- _DIRECTIONS_
Given the entries that follow, write out exactly the lines starting at the one containing "United States, site archbold_FL-41." and ending at the one containing "common name: domestic cow", both ends included, and only those.

==== INFORMATION

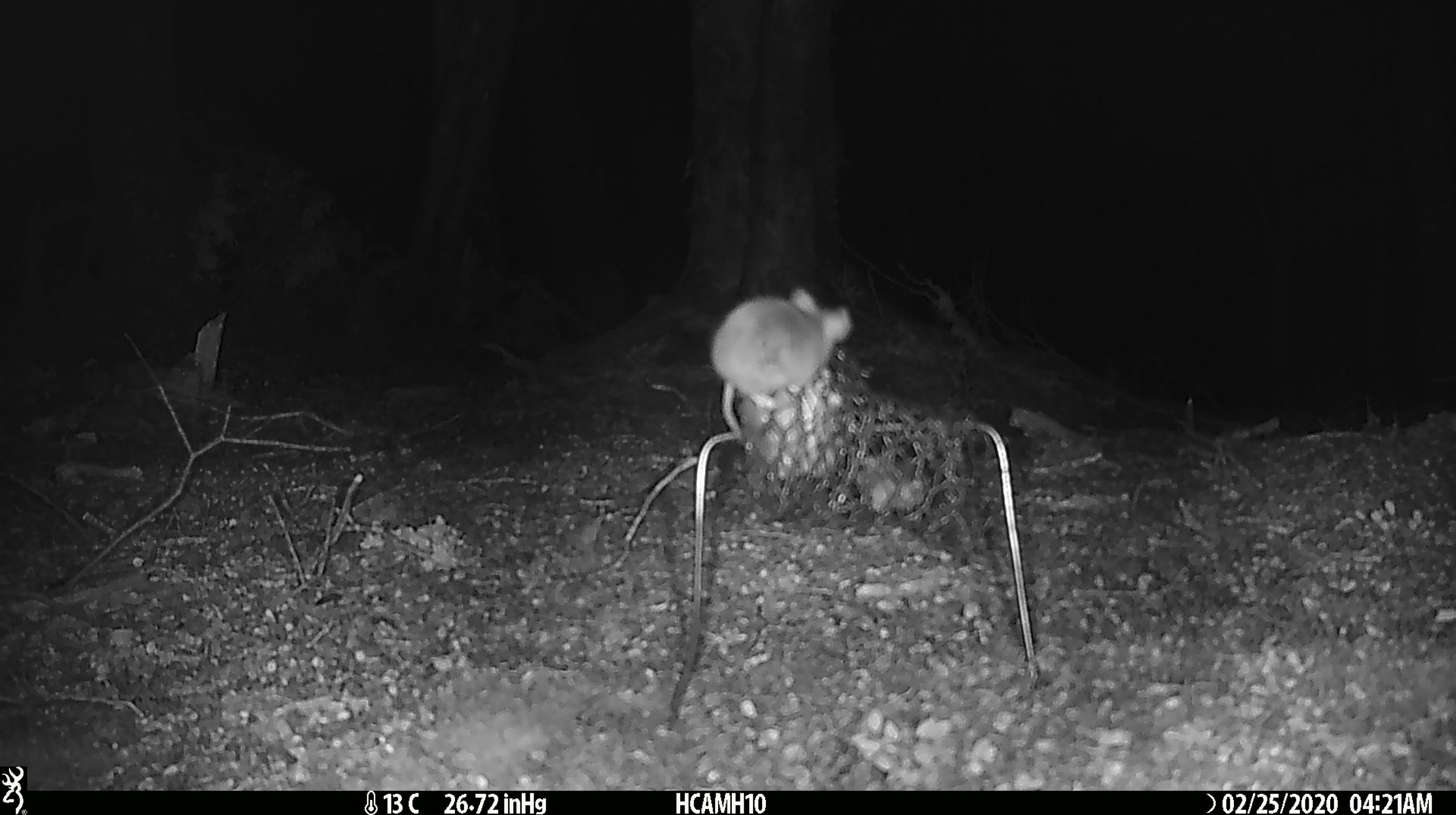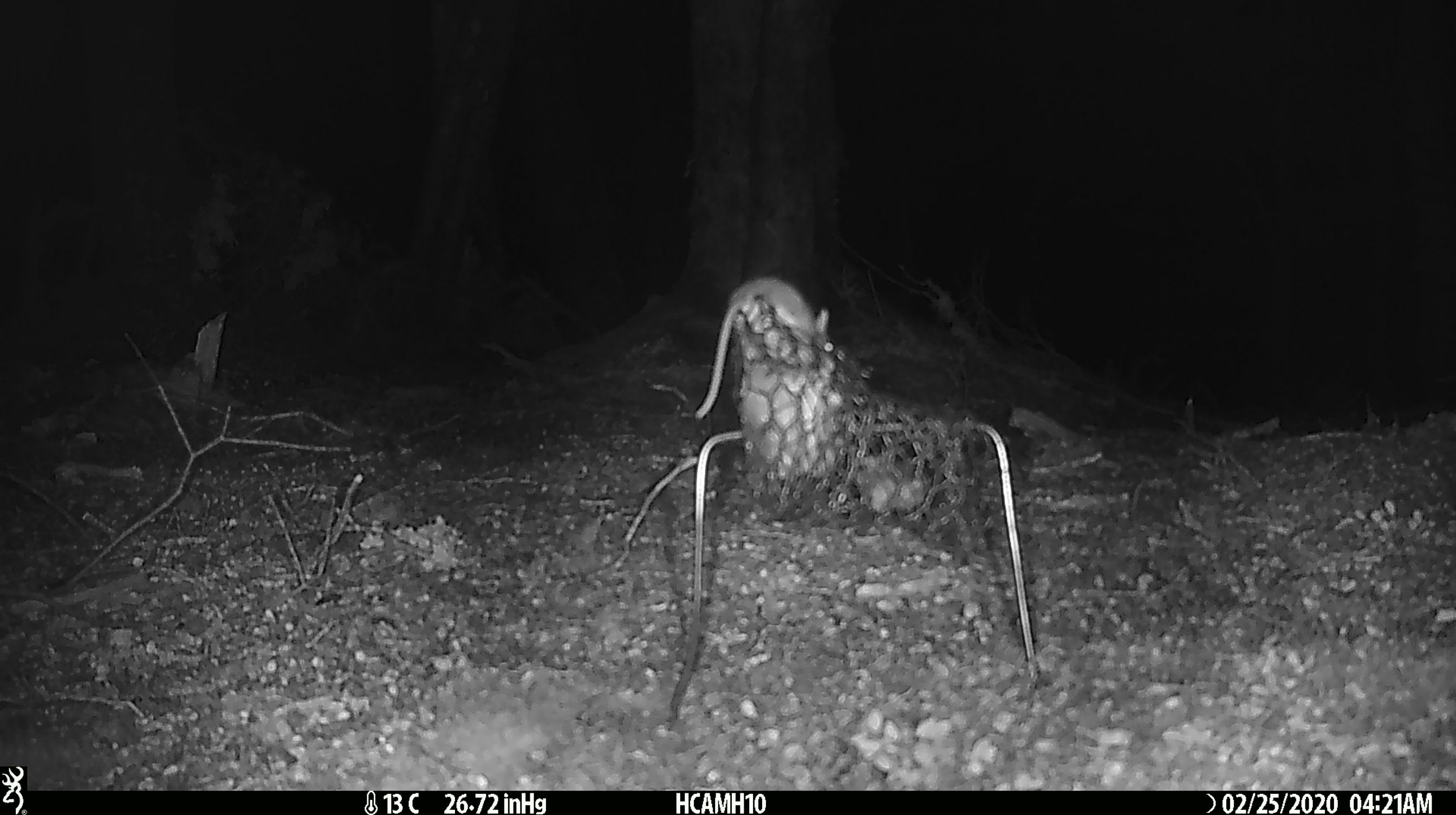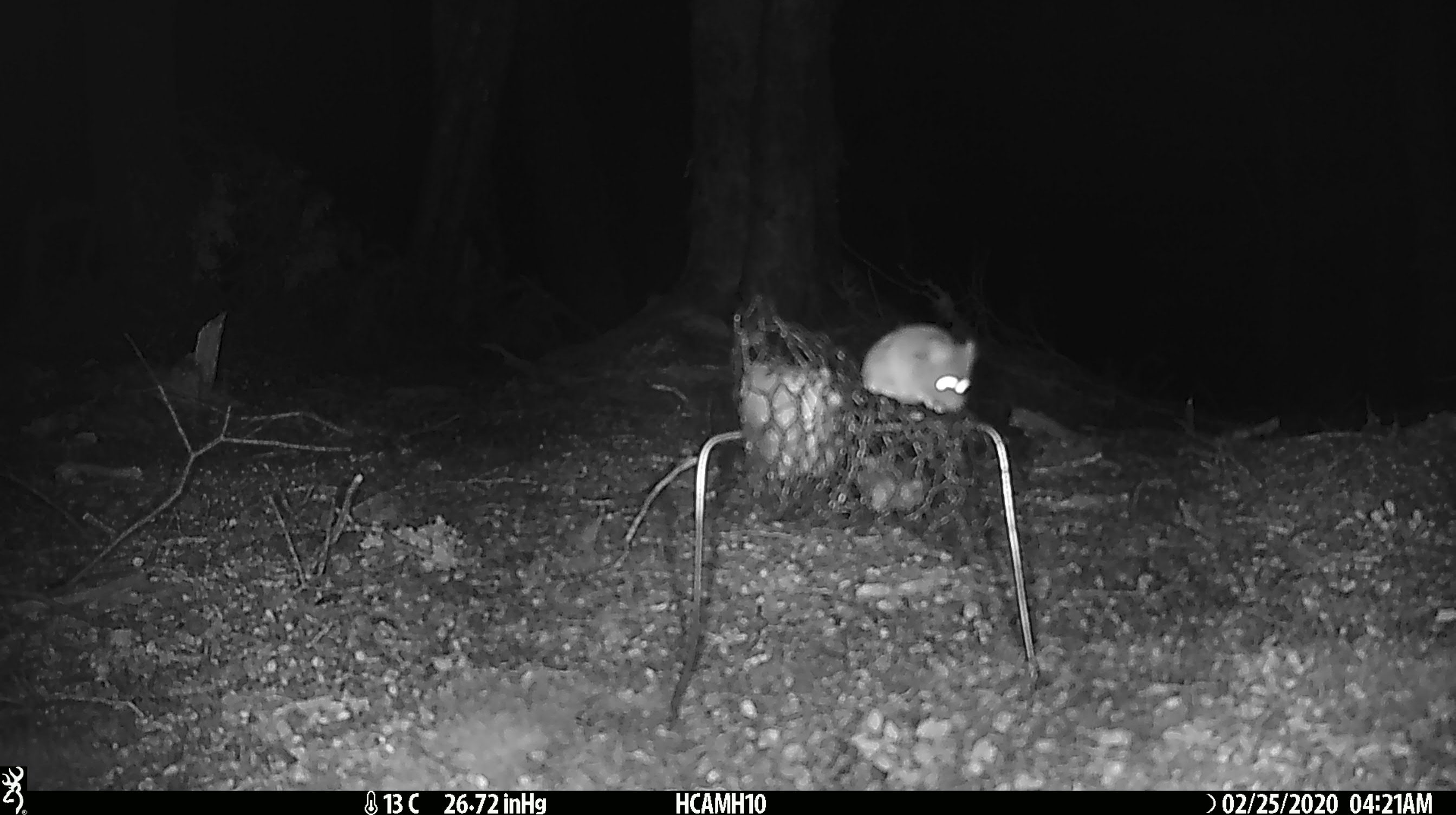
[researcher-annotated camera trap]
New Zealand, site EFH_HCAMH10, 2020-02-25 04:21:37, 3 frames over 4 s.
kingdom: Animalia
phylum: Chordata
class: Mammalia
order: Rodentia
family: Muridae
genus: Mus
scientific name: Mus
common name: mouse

========
==== INFORMATION

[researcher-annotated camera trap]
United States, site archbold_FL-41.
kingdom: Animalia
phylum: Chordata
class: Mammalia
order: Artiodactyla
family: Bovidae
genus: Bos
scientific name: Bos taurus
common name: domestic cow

========
==== INFORMATION

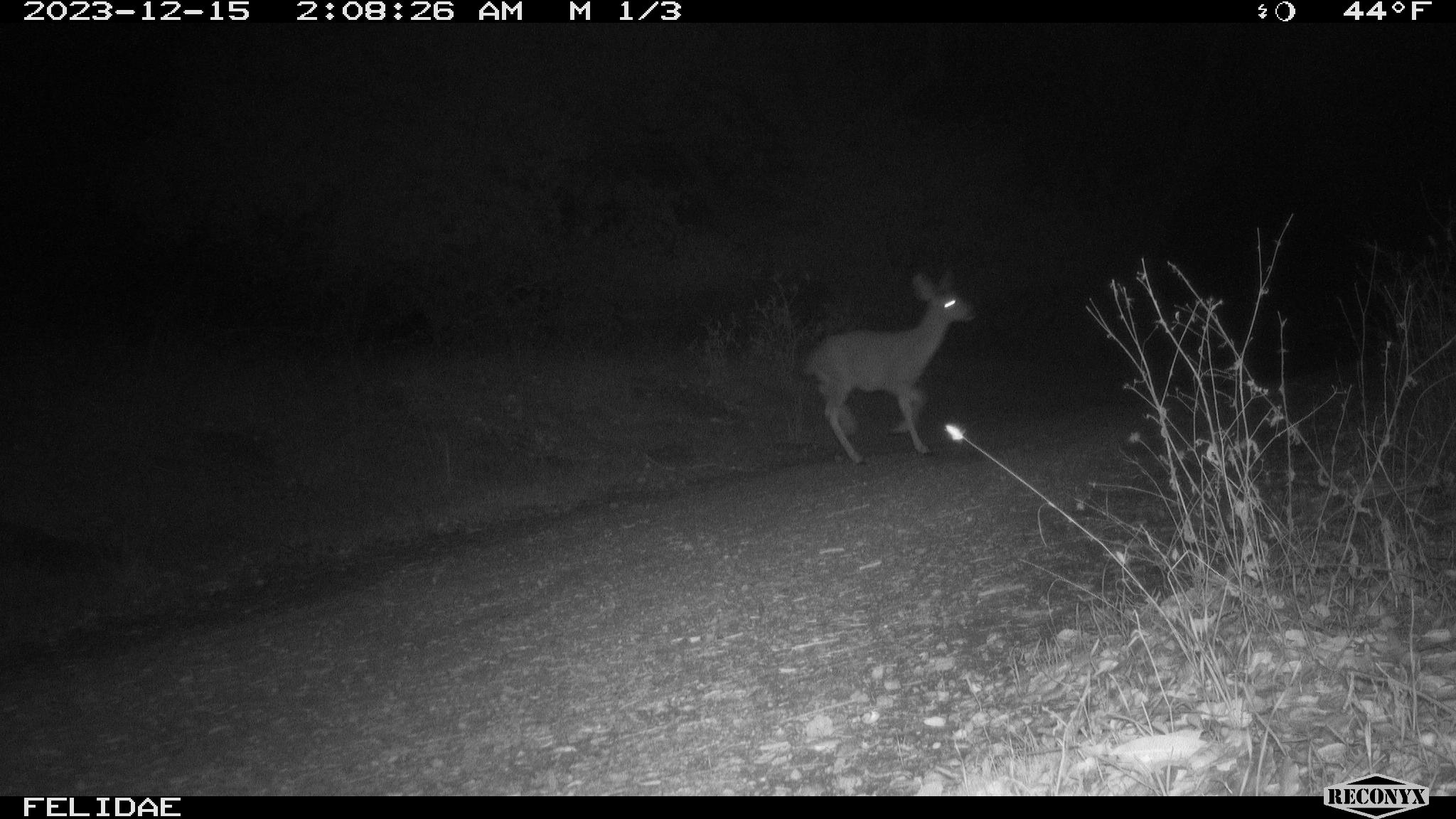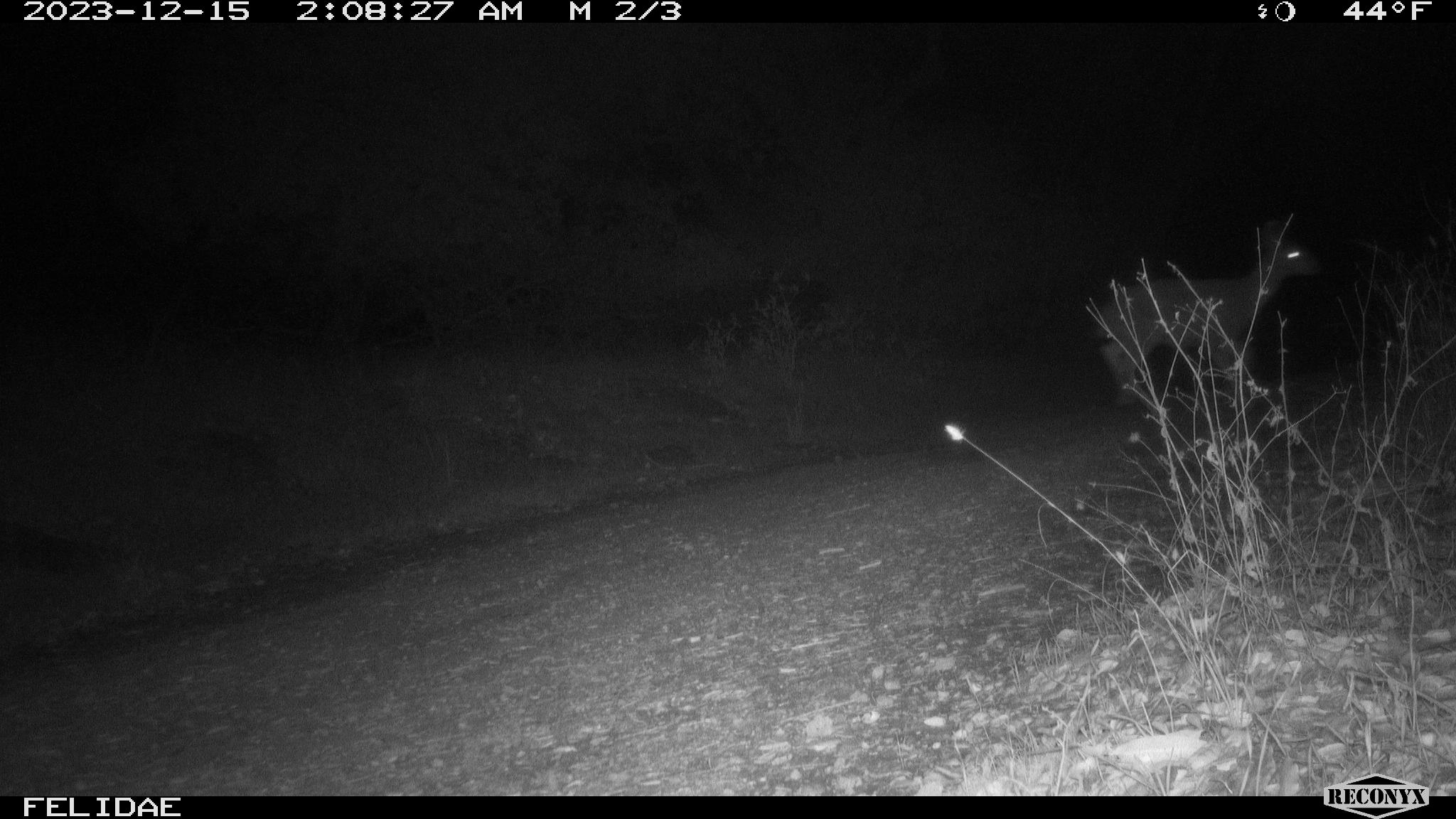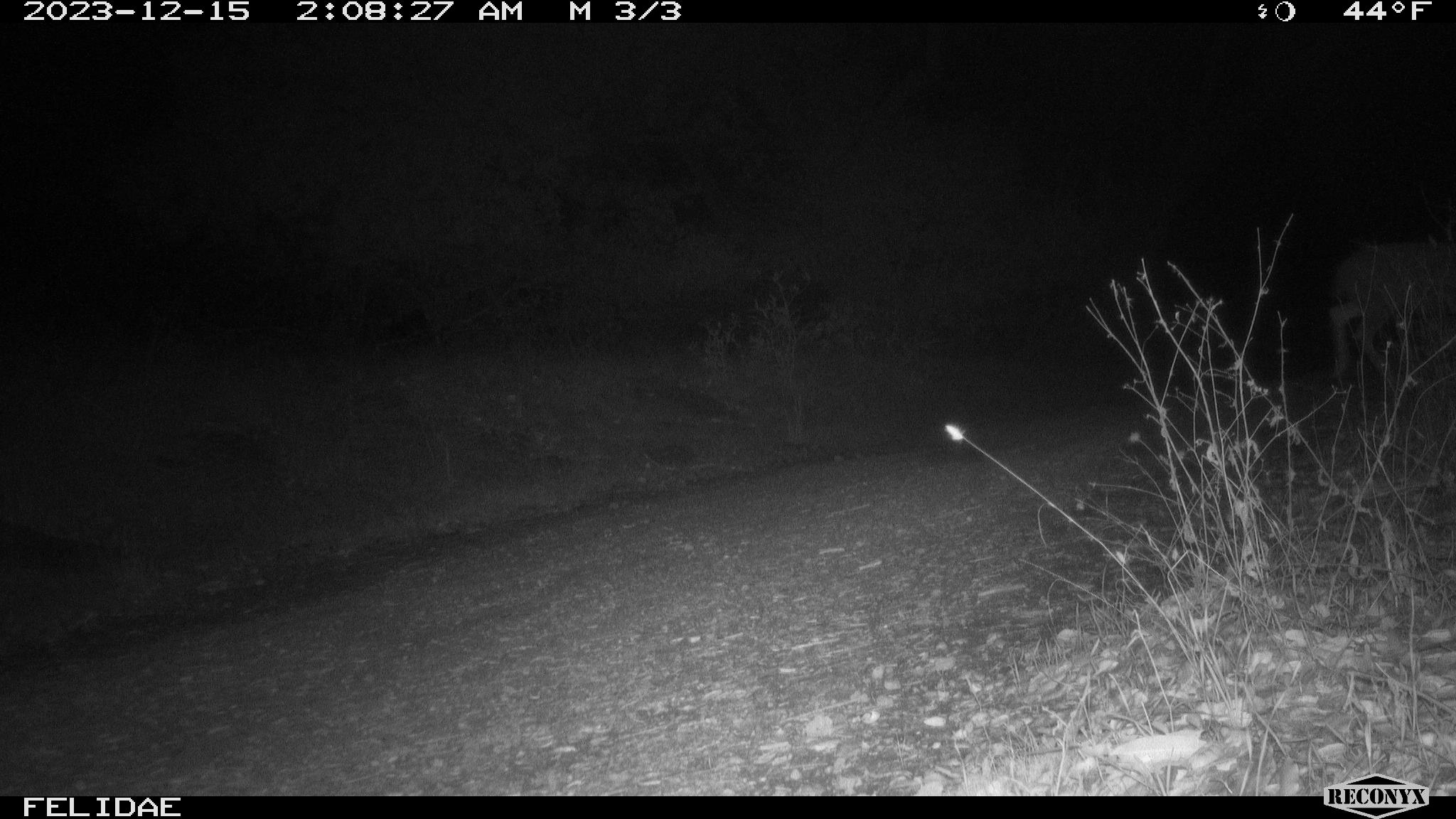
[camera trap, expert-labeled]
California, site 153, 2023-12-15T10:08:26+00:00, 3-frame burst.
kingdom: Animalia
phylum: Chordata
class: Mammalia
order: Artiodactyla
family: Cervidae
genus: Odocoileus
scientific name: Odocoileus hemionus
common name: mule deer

========

- _YOUR SOLUTION_
United States, site archbold_FL-41.
kingdom: Animalia
phylum: Chordata
class: Mammalia
order: Artiodactyla
family: Bovidae
genus: Bos
scientific name: Bos taurus
common name: domestic cow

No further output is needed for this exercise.